§ WHAT IS BEING ASKED: Print out each record, keeping it identical to the original.

§ GIVEN DATA:
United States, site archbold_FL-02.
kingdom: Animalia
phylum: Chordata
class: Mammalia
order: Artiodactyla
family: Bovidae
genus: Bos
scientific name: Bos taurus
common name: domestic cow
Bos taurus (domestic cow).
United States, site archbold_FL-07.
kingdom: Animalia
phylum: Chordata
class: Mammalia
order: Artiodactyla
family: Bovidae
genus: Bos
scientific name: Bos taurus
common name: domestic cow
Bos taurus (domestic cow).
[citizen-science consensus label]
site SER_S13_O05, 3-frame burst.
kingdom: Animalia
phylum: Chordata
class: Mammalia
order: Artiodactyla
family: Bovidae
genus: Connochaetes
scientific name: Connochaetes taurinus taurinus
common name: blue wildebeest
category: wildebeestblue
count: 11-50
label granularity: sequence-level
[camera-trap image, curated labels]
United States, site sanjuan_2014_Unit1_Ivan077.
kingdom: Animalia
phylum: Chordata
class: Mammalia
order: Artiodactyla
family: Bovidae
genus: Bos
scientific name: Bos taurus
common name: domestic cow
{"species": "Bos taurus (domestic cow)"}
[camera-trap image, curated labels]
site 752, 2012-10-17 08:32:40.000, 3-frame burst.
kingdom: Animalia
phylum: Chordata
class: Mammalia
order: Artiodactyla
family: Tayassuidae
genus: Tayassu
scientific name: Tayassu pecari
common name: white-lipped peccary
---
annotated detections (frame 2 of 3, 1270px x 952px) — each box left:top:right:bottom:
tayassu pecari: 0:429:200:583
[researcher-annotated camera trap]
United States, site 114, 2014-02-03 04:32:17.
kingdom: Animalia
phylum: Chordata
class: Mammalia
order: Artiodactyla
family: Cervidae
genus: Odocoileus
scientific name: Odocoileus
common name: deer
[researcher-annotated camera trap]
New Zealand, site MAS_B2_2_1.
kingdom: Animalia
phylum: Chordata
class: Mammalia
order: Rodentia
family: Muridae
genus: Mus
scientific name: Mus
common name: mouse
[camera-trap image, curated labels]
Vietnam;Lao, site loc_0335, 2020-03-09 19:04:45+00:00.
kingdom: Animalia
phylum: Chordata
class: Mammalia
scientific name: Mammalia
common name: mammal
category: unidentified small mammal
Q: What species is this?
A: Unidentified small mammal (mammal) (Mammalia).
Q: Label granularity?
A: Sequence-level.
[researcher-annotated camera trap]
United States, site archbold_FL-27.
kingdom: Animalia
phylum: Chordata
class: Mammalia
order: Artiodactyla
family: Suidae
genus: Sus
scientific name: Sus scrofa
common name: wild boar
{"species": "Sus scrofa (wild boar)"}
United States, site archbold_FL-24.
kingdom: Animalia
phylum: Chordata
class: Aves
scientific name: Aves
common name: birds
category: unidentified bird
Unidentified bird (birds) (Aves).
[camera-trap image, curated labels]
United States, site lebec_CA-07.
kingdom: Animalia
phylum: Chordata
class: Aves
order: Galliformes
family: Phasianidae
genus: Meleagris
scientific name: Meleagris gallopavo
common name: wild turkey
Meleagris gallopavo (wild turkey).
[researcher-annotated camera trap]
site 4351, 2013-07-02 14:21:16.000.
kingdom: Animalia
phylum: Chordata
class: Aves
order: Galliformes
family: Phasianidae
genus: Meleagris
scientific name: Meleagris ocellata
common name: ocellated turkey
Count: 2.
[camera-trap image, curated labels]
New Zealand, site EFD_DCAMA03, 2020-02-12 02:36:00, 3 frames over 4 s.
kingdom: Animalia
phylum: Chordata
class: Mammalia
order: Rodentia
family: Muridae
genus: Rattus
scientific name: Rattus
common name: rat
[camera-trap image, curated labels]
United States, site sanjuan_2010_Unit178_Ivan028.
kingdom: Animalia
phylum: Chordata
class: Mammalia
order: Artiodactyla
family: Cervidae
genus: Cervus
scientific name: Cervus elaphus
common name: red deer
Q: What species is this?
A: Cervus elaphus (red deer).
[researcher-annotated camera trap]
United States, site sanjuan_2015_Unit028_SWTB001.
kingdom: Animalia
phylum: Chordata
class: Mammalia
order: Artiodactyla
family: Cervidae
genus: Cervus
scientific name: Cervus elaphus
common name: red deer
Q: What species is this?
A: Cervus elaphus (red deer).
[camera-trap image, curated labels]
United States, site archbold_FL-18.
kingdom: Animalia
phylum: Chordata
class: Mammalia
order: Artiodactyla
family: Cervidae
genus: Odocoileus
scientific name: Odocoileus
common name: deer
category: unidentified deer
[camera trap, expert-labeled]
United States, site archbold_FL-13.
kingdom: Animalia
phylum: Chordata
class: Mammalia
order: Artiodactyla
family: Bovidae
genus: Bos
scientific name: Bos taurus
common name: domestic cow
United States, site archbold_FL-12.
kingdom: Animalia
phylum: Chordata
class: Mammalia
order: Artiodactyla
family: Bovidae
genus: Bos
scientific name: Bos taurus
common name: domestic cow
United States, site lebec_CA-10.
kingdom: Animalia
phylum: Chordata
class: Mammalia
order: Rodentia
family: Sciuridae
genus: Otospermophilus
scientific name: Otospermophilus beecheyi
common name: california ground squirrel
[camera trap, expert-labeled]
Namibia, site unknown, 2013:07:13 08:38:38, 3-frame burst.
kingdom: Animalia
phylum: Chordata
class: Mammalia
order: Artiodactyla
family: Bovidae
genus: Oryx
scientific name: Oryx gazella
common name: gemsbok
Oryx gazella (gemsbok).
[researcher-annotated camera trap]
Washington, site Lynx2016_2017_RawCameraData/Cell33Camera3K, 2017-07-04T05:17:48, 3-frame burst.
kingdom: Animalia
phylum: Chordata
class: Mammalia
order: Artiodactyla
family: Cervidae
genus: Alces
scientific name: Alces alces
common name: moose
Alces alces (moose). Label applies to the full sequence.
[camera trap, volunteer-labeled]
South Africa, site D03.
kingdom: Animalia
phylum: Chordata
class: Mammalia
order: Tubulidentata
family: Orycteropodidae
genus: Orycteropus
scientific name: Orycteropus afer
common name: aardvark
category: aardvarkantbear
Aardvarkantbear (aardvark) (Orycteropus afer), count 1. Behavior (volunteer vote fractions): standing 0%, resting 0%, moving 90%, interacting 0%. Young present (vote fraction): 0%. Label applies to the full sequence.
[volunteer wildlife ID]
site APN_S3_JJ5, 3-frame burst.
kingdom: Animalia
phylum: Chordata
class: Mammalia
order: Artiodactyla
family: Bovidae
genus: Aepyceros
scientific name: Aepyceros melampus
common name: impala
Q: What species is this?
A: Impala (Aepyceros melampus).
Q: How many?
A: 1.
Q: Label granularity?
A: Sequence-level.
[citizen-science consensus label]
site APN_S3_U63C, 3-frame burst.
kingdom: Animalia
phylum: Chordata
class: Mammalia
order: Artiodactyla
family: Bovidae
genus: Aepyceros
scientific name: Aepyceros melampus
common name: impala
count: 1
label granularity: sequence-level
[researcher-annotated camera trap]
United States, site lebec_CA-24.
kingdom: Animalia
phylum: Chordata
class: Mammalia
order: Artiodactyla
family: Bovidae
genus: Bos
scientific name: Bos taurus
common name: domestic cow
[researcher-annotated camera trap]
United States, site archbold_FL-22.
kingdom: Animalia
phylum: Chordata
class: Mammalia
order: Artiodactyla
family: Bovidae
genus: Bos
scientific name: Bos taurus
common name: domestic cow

§ RESULT OF THE EXERCISE:
United States, site archbold_FL-02.
kingdom: Animalia
phylum: Chordata
class: Mammalia
order: Artiodactyla
family: Bovidae
genus: Bos
scientific name: Bos taurus
common name: domestic cow
Bos taurus (domestic cow).
United States, site archbold_FL-07.
kingdom: Animalia
phylum: Chordata
class: Mammalia
order: Artiodactyla
family: Bovidae
genus: Bos
scientific name: Bos taurus
common name: domestic cow
Bos taurus (domestic cow).
[citizen-science consensus label]
site SER_S13_O05, 3-frame burst.
kingdom: Animalia
phylum: Chordata
class: Mammalia
order: Artiodactyla
family: Bovidae
genus: Connochaetes
scientific name: Connochaetes taurinus taurinus
common name: blue wildebeest
category: wildebeestblue
count: 11-50
label granularity: sequence-level
[camera-trap image, curated labels]
United States, site sanjuan_2014_Unit1_Ivan077.
kingdom: Animalia
phylum: Chordata
class: Mammalia
order: Artiodactyla
family: Bovidae
genus: Bos
scientific name: Bos taurus
common name: domestic cow
{"species": "Bos taurus (domestic cow)"}
[camera-trap image, curated labels]
site 752, 2012-10-17 08:32:40.000, 3-frame burst.
kingdom: Animalia
phylum: Chordata
class: Mammalia
order: Artiodactyla
family: Tayassuidae
genus: Tayassu
scientific name: Tayassu pecari
common name: white-lipped peccary
---
annotated detections (frame 2 of 3, 1270px x 952px) — each box left:top:right:bottom:
tayassu pecari: 0:429:200:583
[researcher-annotated camera trap]
United States, site 114, 2014-02-03 04:32:17.
kingdom: Animalia
phylum: Chordata
class: Mammalia
order: Artiodactyla
family: Cervidae
genus: Odocoileus
scientific name: Odocoileus
common name: deer
[researcher-annotated camera trap]
New Zealand, site MAS_B2_2_1.
kingdom: Animalia
phylum: Chordata
class: Mammalia
order: Rodentia
family: Muridae
genus: Mus
scientific name: Mus
common name: mouse
[camera-trap image, curated labels]
Vietnam;Lao, site loc_0335, 2020-03-09 19:04:45+00:00.
kingdom: Animalia
phylum: Chordata
class: Mammalia
scientific name: Mammalia
common name: mammal
category: unidentified small mammal
Q: What species is this?
A: Unidentified small mammal (mammal) (Mammalia).
Q: Label granularity?
A: Sequence-level.
[researcher-annotated camera trap]
United States, site archbold_FL-27.
kingdom: Animalia
phylum: Chordata
class: Mammalia
order: Artiodactyla
family: Suidae
genus: Sus
scientific name: Sus scrofa
common name: wild boar
{"species": "Sus scrofa (wild boar)"}
United States, site archbold_FL-24.
kingdom: Animalia
phylum: Chordata
class: Aves
scientific name: Aves
common name: birds
category: unidentified bird
Unidentified bird (birds) (Aves).
[camera-trap image, curated labels]
United States, site lebec_CA-07.
kingdom: Animalia
phylum: Chordata
class: Aves
order: Galliformes
family: Phasianidae
genus: Meleagris
scientific name: Meleagris gallopavo
common name: wild turkey
Meleagris gallopavo (wild turkey).
[researcher-annotated camera trap]
site 4351, 2013-07-02 14:21:16.000.
kingdom: Animalia
phylum: Chordata
class: Aves
order: Galliformes
family: Phasianidae
genus: Meleagris
scientific name: Meleagris ocellata
common name: ocellated turkey
Count: 2.
[camera-trap image, curated labels]
New Zealand, site EFD_DCAMA03, 2020-02-12 02:36:00, 3 frames over 4 s.
kingdom: Animalia
phylum: Chordata
class: Mammalia
order: Rodentia
family: Muridae
genus: Rattus
scientific name: Rattus
common name: rat
[camera-trap image, curated labels]
United States, site sanjuan_2010_Unit178_Ivan028.
kingdom: Animalia
phylum: Chordata
class: Mammalia
order: Artiodactyla
family: Cervidae
genus: Cervus
scientific name: Cervus elaphus
common name: red deer
Q: What species is this?
A: Cervus elaphus (red deer).
[researcher-annotated camera trap]
United States, site sanjuan_2015_Unit028_SWTB001.
kingdom: Animalia
phylum: Chordata
class: Mammalia
order: Artiodactyla
family: Cervidae
genus: Cervus
scientific name: Cervus elaphus
common name: red deer
Q: What species is this?
A: Cervus elaphus (red deer).
[camera-trap image, curated labels]
United States, site archbold_FL-18.
kingdom: Animalia
phylum: Chordata
class: Mammalia
order: Artiodactyla
family: Cervidae
genus: Odocoileus
scientific name: Odocoileus
common name: deer
category: unidentified deer
[camera trap, expert-labeled]
United States, site archbold_FL-13.
kingdom: Animalia
phylum: Chordata
class: Mammalia
order: Artiodactyla
family: Bovidae
genus: Bos
scientific name: Bos taurus
common name: domestic cow
United States, site archbold_FL-12.
kingdom: Animalia
phylum: Chordata
class: Mammalia
order: Artiodactyla
family: Bovidae
genus: Bos
scientific name: Bos taurus
common name: domestic cow
United States, site lebec_CA-10.
kingdom: Animalia
phylum: Chordata
class: Mammalia
order: Rodentia
family: Sciuridae
genus: Otospermophilus
scientific name: Otospermophilus beecheyi
common name: california ground squirrel
[camera trap, expert-labeled]
Namibia, site unknown, 2013:07:13 08:38:38, 3-frame burst.
kingdom: Animalia
phylum: Chordata
class: Mammalia
order: Artiodactyla
family: Bovidae
genus: Oryx
scientific name: Oryx gazella
common name: gemsbok
Oryx gazella (gemsbok).
[researcher-annotated camera trap]
Washington, site Lynx2016_2017_RawCameraData/Cell33Camera3K, 2017-07-04T05:17:48, 3-frame burst.
kingdom: Animalia
phylum: Chordata
class: Mammalia
order: Artiodactyla
family: Cervidae
genus: Alces
scientific name: Alces alces
common name: moose
Alces alces (moose). Label applies to the full sequence.
[camera trap, volunteer-labeled]
South Africa, site D03.
kingdom: Animalia
phylum: Chordata
class: Mammalia
order: Tubulidentata
family: Orycteropodidae
genus: Orycteropus
scientific name: Orycteropus afer
common name: aardvark
category: aardvarkantbear
Aardvarkantbear (aardvark) (Orycteropus afer), count 1. Behavior (volunteer vote fractions): standing 0%, resting 0%, moving 90%, interacting 0%. Young present (vote fraction): 0%. Label applies to the full sequence.
[volunteer wildlife ID]
site APN_S3_JJ5, 3-frame burst.
kingdom: Animalia
phylum: Chordata
class: Mammalia
order: Artiodactyla
family: Bovidae
genus: Aepyceros
scientific name: Aepyceros melampus
common name: impala
Q: What species is this?
A: Impala (Aepyceros melampus).
Q: How many?
A: 1.
Q: Label granularity?
A: Sequence-level.
[citizen-science consensus label]
site APN_S3_U63C, 3-frame burst.
kingdom: Animalia
phylum: Chordata
class: Mammalia
order: Artiodactyla
family: Bovidae
genus: Aepyceros
scientific name: Aepyceros melampus
common name: impala
count: 1
label granularity: sequence-level
[researcher-annotated camera trap]
United States, site lebec_CA-24.
kingdom: Animalia
phylum: Chordata
class: Mammalia
order: Artiodactyla
family: Bovidae
genus: Bos
scientific name: Bos taurus
common name: domestic cow
[researcher-annotated camera trap]
United States, site archbold_FL-22.
kingdom: Animalia
phylum: Chordata
class: Mammalia
order: Artiodactyla
family: Bovidae
genus: Bos
scientific name: Bos taurus
common name: domestic cow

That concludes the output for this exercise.